Text:
As an medical office, we want to offer comprehensive care for all types of bone injuries or fractures. Over the past year, through the kyphoplasty procedure, Dr. Downey has added thoracic and lumbar compression fractures to the list of treatable conditions.
Vertebral bones form the foundation of the spine, but in certain cases of osteoporosis, motor vehicle accidents, and fall injuries, a compression fracture can form. Typically, the compression fracture will be first noticed on Xray with wedge deformity seen causing loss of anterior bone height. In cases, where an injury is nonspecific, Dr. Downey can obtain an MRI to determine if the fracture is acute and non-healed. The most common levels generally found to have fractures are the lower thoracic and upper lumbar spine.
Osteoporosis is a progressive bone disease that causes decreased bone density. It affects approximately 55% of all individuals over the age of 50 with nearly 80% of those being women. Approximately 700,000 vertebral fractures occur annually in the US, but only 1/3 are recognized.
If you have a history of osteoporosis and suffer from severe lower back or lower thoracic pain following a fall or injury, please call (205)271-6504 and let Dr. Downey evaluate you for a possible compression fracture. Typical treatments initially include pain medication and a lumbar brace. In those cases where symptoms are severe and significantly affecting mobility and function, you may be a great candidate for the kyphoplasty procedure.

Scene geometry reasoning records
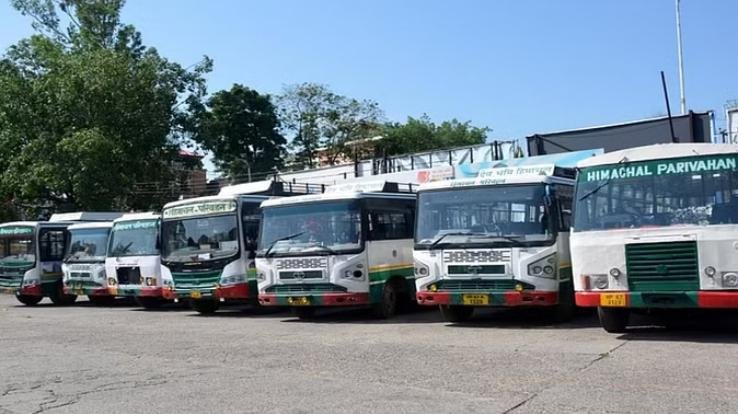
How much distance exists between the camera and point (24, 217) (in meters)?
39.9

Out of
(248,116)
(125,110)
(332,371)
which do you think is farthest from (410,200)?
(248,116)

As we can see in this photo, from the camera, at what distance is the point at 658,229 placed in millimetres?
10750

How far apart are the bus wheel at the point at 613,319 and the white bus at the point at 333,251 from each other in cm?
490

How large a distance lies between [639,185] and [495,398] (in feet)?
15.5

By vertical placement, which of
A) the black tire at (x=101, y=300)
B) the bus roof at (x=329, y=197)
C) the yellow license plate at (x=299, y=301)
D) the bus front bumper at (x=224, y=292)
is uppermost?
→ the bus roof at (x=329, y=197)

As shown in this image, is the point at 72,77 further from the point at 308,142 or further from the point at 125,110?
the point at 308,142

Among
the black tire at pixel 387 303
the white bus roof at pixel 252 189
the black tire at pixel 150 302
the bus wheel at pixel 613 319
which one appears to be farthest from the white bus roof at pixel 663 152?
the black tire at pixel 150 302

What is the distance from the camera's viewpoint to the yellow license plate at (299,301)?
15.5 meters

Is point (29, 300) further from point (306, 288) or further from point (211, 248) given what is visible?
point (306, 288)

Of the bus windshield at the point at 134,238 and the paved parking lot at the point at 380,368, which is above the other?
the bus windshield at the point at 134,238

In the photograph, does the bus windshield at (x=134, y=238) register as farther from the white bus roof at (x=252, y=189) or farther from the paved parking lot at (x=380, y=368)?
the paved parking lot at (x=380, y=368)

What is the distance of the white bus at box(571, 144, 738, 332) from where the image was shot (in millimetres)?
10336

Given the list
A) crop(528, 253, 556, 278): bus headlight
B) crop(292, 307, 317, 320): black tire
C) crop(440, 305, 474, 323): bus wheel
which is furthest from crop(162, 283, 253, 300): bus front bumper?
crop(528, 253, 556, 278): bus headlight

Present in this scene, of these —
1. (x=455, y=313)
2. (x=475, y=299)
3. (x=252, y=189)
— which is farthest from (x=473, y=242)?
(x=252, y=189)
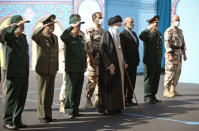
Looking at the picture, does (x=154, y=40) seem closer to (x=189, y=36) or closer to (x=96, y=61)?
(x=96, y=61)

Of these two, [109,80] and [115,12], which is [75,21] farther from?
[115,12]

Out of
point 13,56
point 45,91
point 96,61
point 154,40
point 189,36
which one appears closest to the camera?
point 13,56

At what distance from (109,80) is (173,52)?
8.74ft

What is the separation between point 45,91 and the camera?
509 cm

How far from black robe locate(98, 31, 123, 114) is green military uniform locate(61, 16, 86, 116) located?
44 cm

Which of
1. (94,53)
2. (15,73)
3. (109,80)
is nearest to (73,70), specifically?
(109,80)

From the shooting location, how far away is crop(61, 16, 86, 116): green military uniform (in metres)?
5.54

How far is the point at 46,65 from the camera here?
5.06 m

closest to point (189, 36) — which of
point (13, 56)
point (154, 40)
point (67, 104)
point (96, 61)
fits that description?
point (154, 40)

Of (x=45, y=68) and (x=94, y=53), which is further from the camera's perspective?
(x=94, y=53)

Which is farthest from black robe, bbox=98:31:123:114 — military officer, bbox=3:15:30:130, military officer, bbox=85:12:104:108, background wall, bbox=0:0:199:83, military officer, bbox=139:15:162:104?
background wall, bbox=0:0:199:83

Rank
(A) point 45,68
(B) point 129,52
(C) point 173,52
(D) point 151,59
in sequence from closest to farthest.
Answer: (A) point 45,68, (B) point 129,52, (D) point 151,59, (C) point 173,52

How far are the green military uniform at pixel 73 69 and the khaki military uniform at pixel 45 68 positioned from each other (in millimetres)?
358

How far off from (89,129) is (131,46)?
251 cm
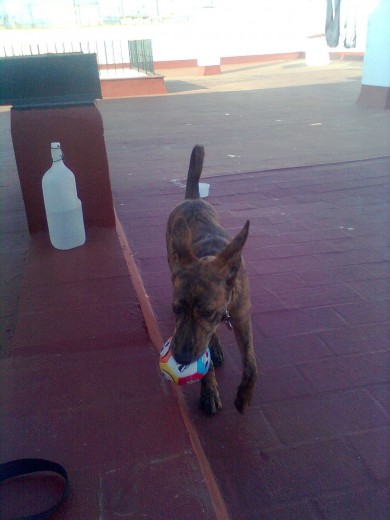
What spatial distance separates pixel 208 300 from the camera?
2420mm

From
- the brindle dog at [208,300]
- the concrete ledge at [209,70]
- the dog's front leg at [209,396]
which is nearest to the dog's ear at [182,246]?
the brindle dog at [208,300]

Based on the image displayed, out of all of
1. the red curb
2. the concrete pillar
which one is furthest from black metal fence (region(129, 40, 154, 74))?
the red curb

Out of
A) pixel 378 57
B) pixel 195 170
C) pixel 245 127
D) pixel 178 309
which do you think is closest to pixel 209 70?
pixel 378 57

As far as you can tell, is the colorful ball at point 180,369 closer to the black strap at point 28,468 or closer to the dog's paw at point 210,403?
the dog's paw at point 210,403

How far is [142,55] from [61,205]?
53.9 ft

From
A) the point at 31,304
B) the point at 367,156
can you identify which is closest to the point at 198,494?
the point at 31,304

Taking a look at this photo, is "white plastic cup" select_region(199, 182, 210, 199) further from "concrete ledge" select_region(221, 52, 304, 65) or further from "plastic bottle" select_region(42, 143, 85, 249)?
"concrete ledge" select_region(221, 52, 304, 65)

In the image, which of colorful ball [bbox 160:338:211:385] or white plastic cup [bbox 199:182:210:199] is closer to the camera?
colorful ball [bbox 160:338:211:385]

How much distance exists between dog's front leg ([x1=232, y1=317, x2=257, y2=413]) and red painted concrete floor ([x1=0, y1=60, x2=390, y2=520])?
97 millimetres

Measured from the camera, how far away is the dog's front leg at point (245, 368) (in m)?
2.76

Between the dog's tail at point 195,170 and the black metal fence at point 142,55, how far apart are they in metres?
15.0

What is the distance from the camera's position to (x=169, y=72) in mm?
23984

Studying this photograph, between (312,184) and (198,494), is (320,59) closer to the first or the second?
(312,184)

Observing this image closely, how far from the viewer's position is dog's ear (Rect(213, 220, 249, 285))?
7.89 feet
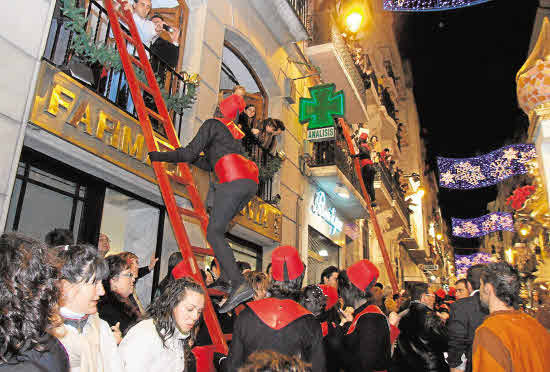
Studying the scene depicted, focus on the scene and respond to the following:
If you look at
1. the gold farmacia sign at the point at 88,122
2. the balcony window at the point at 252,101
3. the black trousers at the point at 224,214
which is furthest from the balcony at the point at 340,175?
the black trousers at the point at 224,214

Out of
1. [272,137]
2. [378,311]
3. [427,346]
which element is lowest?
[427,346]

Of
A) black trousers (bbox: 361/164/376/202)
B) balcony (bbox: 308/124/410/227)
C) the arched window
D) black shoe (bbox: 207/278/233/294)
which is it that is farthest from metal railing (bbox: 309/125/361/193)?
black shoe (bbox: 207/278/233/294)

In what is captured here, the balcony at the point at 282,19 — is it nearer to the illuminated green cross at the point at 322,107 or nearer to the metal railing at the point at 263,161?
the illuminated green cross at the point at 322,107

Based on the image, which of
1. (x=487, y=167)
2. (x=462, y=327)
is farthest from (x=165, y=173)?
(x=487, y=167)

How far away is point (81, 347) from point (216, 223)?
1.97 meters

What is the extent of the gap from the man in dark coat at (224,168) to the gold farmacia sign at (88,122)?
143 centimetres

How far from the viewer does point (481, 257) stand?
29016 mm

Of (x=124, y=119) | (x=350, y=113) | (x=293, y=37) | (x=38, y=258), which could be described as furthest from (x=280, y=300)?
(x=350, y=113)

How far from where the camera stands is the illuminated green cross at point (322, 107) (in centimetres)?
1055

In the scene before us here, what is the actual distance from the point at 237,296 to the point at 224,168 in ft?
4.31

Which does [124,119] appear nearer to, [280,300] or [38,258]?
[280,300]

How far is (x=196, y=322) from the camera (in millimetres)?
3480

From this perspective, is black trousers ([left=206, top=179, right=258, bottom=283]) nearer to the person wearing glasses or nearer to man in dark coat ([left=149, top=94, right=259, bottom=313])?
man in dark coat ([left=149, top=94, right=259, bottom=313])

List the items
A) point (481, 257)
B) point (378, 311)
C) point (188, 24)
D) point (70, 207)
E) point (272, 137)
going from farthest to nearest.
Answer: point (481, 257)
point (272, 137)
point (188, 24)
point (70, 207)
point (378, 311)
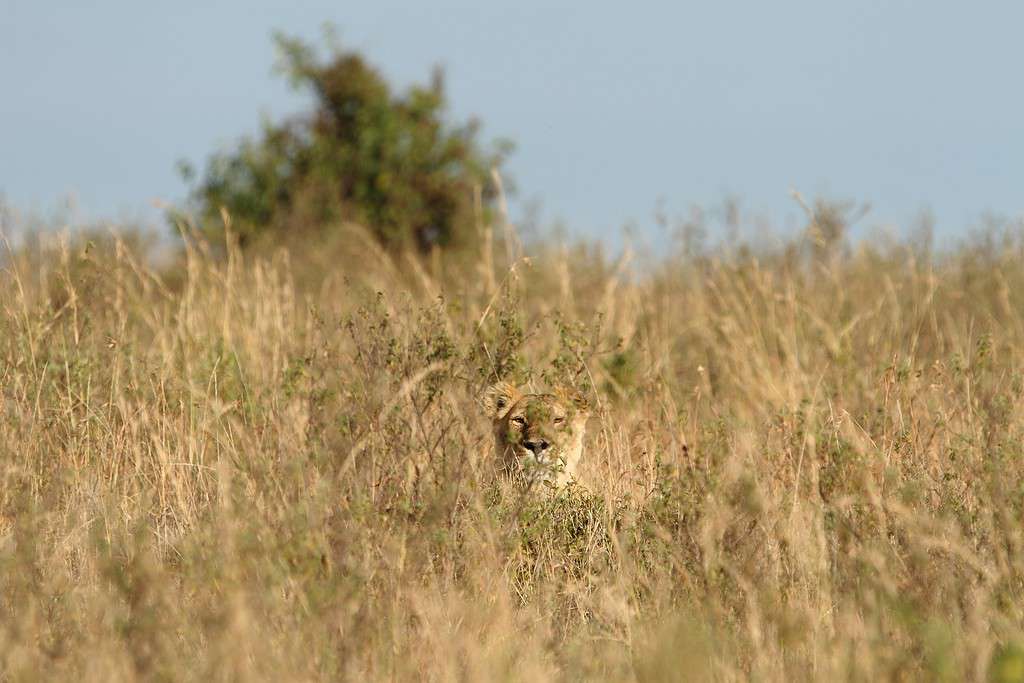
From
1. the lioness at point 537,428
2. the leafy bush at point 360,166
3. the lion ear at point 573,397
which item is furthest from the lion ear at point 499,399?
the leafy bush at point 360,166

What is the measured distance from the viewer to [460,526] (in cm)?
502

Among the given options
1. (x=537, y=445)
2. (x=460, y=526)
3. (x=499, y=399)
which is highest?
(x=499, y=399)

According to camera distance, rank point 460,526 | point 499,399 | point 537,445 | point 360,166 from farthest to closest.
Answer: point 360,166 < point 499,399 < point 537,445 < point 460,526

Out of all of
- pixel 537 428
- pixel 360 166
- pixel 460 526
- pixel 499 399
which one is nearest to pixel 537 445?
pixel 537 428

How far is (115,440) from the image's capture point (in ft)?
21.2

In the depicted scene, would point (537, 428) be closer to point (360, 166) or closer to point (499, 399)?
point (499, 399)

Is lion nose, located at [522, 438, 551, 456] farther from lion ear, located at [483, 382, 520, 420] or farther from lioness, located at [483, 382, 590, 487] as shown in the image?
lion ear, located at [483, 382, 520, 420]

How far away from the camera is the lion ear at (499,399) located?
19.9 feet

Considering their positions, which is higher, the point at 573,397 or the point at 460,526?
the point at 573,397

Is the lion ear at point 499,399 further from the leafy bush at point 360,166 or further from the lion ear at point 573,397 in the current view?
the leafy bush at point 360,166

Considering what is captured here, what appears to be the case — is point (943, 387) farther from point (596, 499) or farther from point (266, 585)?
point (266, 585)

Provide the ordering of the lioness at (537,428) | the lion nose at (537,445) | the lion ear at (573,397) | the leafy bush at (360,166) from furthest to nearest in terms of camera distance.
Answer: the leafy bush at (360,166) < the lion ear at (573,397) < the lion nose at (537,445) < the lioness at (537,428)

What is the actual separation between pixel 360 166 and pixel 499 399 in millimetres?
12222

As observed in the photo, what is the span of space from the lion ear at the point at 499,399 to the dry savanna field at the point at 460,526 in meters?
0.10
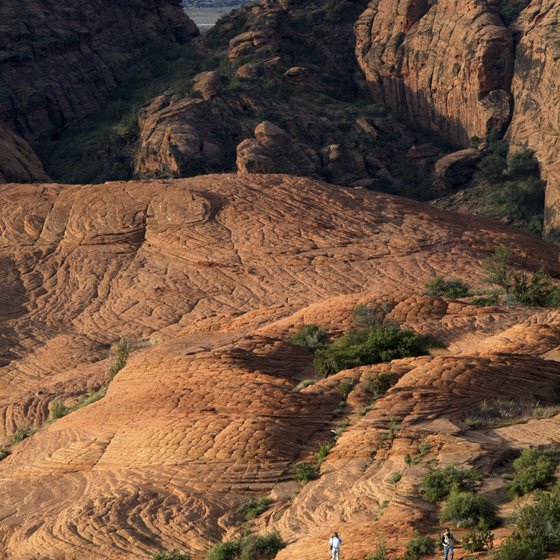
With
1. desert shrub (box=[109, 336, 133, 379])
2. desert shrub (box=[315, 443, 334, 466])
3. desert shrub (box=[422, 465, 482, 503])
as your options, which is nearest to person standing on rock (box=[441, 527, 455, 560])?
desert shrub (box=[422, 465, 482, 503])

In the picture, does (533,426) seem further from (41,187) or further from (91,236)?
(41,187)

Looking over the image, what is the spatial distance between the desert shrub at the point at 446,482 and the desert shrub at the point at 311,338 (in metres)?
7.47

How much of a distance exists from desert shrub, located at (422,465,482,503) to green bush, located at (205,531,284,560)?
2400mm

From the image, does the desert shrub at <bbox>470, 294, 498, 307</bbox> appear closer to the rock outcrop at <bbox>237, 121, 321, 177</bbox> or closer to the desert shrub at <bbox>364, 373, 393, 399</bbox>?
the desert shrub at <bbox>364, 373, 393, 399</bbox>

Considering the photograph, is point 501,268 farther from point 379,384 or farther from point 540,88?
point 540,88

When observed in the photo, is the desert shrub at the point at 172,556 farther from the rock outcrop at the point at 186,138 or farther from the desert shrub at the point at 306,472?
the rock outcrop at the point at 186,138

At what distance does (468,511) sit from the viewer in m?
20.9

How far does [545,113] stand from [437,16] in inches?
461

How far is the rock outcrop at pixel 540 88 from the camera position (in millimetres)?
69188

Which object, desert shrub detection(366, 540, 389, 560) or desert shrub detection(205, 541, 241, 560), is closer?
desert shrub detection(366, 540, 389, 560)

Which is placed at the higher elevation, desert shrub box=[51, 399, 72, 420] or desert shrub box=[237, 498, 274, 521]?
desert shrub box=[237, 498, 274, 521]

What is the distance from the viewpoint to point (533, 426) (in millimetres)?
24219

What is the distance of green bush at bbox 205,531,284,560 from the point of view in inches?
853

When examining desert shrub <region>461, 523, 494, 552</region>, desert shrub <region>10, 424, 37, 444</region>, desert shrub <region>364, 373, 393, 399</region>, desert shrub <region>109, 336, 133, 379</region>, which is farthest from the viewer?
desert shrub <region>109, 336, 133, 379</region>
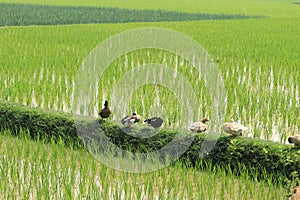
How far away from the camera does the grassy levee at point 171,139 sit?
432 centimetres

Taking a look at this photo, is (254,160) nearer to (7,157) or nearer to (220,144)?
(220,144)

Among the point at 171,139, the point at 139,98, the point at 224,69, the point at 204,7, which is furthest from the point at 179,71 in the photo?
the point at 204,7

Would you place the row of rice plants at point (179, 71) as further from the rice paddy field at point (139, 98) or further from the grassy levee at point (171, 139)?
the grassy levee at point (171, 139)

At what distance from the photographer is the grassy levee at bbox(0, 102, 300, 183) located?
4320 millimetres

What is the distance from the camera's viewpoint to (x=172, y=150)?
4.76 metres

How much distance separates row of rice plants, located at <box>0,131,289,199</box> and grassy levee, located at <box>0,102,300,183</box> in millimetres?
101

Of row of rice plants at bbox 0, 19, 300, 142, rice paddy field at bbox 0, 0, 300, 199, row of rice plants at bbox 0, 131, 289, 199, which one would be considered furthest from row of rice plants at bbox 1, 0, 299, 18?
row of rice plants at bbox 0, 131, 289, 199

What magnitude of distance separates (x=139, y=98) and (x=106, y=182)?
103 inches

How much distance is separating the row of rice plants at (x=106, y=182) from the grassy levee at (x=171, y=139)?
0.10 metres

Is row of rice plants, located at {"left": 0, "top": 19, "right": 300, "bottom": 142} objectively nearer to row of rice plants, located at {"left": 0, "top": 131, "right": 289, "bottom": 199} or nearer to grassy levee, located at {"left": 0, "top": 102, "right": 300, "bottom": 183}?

Requirement 1:
Which spinal levels are most commonly found to have fractures, according to the text on compression fractures?
Requirement 2:
Write the next part of the text on compression fractures and kyphoplasty, picking up after its final sentence.
The records have no connection to the text on compression fractures.

Exercise output 1:
The lower thoracic and upper lumbar spine.

Exercise output 2:
The procedure is performed using sterile technique as would be seen for any surgery case. Our anesthesia team is on site to monitor safely all patients while they are given IV Propofol for moderate sedation. Once the patient is asleep, a small needle is placed under fluoroscopy (X-ray guidance) into the compressed vertebra. Using a small balloon placed through the port needle, a cavity is created within the bone. Cement is injected into the vertebra filling the cavity and fractured bone. It takes about 10 minutes for the the cement to harden forming an internal cast within the compressed bone.
Most cases take about 45 minutes with a short time following the procedure for monitoring in our recovery area. A pain prescription will be provided to assist with any post-procedure soreness, but most patients notice an immediate improvement in their severe pain upon standing to walk immediately following the procedure.
Compression fractures have previously been such a difficult problem to treat among the elderly. We can now address this issue acutely in our office to prevent progressive weakness, debility, depression, and injury from severe back pain.
Dr. Downey has been performing thoracic and lumbar kyphoplasties, in office, over the course of several years and has been very pleased with the results.